The ability to deal with these kinds of problems is often cited as one of the main reasons for using OSGi. In my development of Impala, I have steered clear from tackling these kinds of problems, on the basis that while they are theoretically quite valid to consider, in practice they occur quite rarely, and there generally is a workaround. Unfortunately, in my recent project, the workarounds seemed quite unpalatable. One would have been to resort a plain text based client for this SOAP API. For a small API, this would have been satisfactory, but for a large API it would have involved quite a bit of extra work. Ultimately, it seemed like a sensible point to add to Impala some capability for dealing with library version clashes.

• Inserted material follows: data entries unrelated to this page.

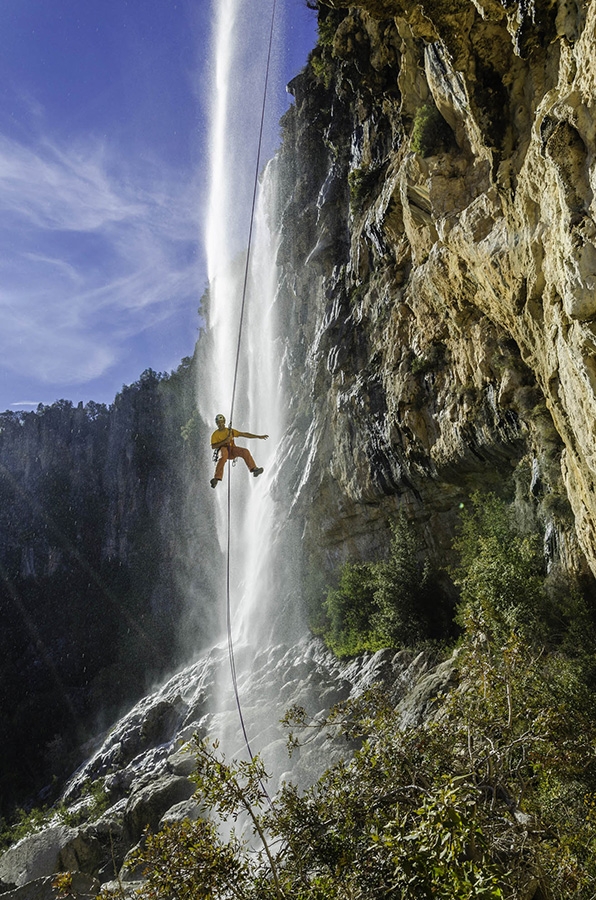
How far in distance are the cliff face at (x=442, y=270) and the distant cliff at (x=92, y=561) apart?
18686mm

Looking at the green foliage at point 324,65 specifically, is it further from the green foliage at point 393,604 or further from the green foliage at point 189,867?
the green foliage at point 189,867

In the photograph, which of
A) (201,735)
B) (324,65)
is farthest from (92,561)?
(324,65)

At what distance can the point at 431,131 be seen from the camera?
10977 mm

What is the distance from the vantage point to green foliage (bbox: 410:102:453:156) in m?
10.9

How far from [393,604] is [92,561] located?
36.4 meters

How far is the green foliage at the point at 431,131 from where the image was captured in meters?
10.9

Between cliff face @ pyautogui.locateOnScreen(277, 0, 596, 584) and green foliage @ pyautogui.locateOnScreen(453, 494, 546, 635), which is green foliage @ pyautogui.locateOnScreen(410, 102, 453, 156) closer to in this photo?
cliff face @ pyautogui.locateOnScreen(277, 0, 596, 584)

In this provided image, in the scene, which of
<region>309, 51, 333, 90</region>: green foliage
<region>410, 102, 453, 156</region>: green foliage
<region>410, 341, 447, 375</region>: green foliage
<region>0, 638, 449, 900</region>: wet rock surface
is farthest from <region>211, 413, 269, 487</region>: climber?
<region>309, 51, 333, 90</region>: green foliage

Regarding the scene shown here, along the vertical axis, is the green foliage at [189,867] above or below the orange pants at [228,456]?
below

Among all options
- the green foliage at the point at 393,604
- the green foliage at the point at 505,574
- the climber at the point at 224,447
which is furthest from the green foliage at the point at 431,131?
the green foliage at the point at 393,604

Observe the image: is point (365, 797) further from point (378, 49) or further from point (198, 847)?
point (378, 49)

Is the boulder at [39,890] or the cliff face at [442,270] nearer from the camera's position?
the cliff face at [442,270]

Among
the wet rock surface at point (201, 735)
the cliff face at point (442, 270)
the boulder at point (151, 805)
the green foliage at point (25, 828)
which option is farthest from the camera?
the green foliage at point (25, 828)

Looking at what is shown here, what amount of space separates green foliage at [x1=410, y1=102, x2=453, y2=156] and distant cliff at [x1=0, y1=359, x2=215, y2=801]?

The new mechanism simply involves the following:
  • add any module-specific library in the module's lib directory. For our project, this involved adding axis-1.4.jar and a couple of its dependencies
  • add the setting supports.module.libraries=true to impala.properties
This feature is currently in the code base and will be available in the next release, 1.0.2, which should be available soon.

How does it work?

In the normal Impala application, a class is loaded first by using the web application or system class loader (typically to load third party libraries), then using a topologically sorted list of the dependent module class loaders (typically to find application classes).

With module-specific libraries, the scheme is a bit more complex. For any module which has module-specific libraries, the module-specific library locations are searched first. Suppose we are loading module A, and we need to load the class Foo is in both the shared library area (WEB-INF/lib) and in a module-specific location for module A. In this case, the class Foo will be found in and loaded from the module-specific location.

Caveats

The main caveat is that the class Foo should never be 'published' from module A, for example as the return type in a method which might be called from another module, otherwise ClassCastExceptions or LinkageErrors can result. Instead, the interfaces to module A should ensure that appropriate abstractions are in place to ensure that this does not occur. In our Axis example, we need to ensure that instances of classes which hold references to Axis libraries are not passed around between modules.


More details on how the class versioning feature works, and how it can be configured, will be added to the documentation wiki.

The solution is by no means the solution to any kind of class versioning requirement which may crop up. Multiple versions for particular classes is still seen as the exception rather than the rule, and the scope as well as the complexity of the solution reflects this. That being said, there is at least a workable practical solution when you are stuck in a corner on this problem.